Three researchers who have been examining the reasons for the shortage of secondary science teachers from ethnic minorities said that training institutions with financial worries were more loath to admit students who might need language support in both college and school.

Marilyn Leask, of De Montford University, Bedford, and Sheila Turner and Tony Turner of the Institute of Education, London University, said that some schools which had joined colleges in a school-based partnership scheme were willing to support the development of such candidates.

But they added: “Other schools, conscious of their need to maintain high academic standards, were reluctant to take on student teachers who might need extra support.”

Ethnic-minority applicants who had experienced only didactic teaching methods were also at a disadvantage because PGCE selectors sometimes doubted whether they could adjust to a more pupil-centred model of teaching.

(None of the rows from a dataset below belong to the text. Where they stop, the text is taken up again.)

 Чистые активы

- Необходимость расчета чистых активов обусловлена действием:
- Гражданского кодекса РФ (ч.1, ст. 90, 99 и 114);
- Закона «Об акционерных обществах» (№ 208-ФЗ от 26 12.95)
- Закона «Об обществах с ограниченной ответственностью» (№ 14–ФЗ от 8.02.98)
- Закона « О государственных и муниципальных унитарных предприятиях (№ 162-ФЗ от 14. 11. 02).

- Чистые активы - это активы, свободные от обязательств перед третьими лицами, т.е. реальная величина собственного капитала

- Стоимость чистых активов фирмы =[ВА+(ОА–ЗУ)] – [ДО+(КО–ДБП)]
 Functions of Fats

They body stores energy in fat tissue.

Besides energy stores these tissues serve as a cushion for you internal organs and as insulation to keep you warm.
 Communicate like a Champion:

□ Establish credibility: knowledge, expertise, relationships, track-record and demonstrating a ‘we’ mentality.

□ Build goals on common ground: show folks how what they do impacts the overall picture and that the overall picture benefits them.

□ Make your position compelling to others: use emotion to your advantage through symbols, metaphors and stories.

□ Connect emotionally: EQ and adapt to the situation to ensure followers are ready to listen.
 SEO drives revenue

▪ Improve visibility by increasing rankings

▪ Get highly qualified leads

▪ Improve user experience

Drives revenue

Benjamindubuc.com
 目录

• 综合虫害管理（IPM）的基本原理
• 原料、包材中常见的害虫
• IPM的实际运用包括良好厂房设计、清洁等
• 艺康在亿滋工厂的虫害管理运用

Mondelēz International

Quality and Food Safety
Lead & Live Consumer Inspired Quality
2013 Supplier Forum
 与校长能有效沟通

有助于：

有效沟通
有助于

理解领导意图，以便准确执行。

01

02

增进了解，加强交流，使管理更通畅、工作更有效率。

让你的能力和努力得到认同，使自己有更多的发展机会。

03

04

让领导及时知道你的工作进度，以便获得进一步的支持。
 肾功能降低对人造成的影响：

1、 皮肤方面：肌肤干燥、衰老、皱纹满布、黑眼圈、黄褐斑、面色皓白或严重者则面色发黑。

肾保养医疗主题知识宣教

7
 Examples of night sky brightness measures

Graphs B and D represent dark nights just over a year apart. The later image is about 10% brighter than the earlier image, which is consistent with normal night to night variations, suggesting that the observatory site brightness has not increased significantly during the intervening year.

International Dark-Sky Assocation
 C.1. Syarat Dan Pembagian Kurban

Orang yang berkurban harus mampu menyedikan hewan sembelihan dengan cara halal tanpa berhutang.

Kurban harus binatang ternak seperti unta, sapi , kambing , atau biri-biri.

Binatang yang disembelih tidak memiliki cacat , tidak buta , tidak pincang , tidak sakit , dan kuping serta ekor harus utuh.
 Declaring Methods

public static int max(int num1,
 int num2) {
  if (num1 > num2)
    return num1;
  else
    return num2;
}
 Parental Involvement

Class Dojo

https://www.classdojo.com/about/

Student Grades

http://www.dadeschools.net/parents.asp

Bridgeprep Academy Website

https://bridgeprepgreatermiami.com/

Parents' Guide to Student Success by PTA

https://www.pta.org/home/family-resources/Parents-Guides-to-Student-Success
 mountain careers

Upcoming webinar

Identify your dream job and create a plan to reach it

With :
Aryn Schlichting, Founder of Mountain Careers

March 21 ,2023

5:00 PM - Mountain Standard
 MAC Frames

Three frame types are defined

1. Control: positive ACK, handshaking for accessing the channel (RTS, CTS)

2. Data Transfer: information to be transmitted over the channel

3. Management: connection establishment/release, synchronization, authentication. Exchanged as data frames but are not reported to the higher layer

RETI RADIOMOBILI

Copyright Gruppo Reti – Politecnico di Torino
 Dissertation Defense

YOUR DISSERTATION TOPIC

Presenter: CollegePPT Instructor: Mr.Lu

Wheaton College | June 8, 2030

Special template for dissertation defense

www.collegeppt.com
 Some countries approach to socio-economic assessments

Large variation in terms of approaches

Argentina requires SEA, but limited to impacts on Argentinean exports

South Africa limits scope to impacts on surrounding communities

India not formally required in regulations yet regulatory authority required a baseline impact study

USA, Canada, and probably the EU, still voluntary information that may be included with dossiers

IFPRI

Many unsuccessful candidates are, however, no longer being told why their applications have been rejected.

“The increasing openness of selection procedures and the use of selection criteria, under pressures from equal opportunity policies within institutions have paradoxically come into tension with the growing confidence of candidates to ask tutors to reveal their reasons for decisions and to challenge perceived racism,” the researchers said.

Only one of the six university education departments that they surveyed had any PGCE tutors who were themselves from ethnic-minority groups and though most of the institutions had a policy of positive discrimination only two of them targeted recruitment advertising at ethnic-minority newspapers.

The researchers also said that no clearly defined criteria were being used to select graduates for interview, a deficiency that the Graduate Teachers’ Training Registry could help to remedy.

In 1992, 51 per cent of black applicants for PGCE chemistry courses were rejected, compared with 30 per cent of Asians and 21 per cent of whites. The corresponding figures for physics were 33, 45 and 23, and for biology, 46, 41 and 24.

Recruitment to initial teacher education: issues of selection, by M Leask, S Turner and T Turner, the STEM Project, Science and Technology Group, Institute of Education, University of London, Bedford Way, London WC1H OAL.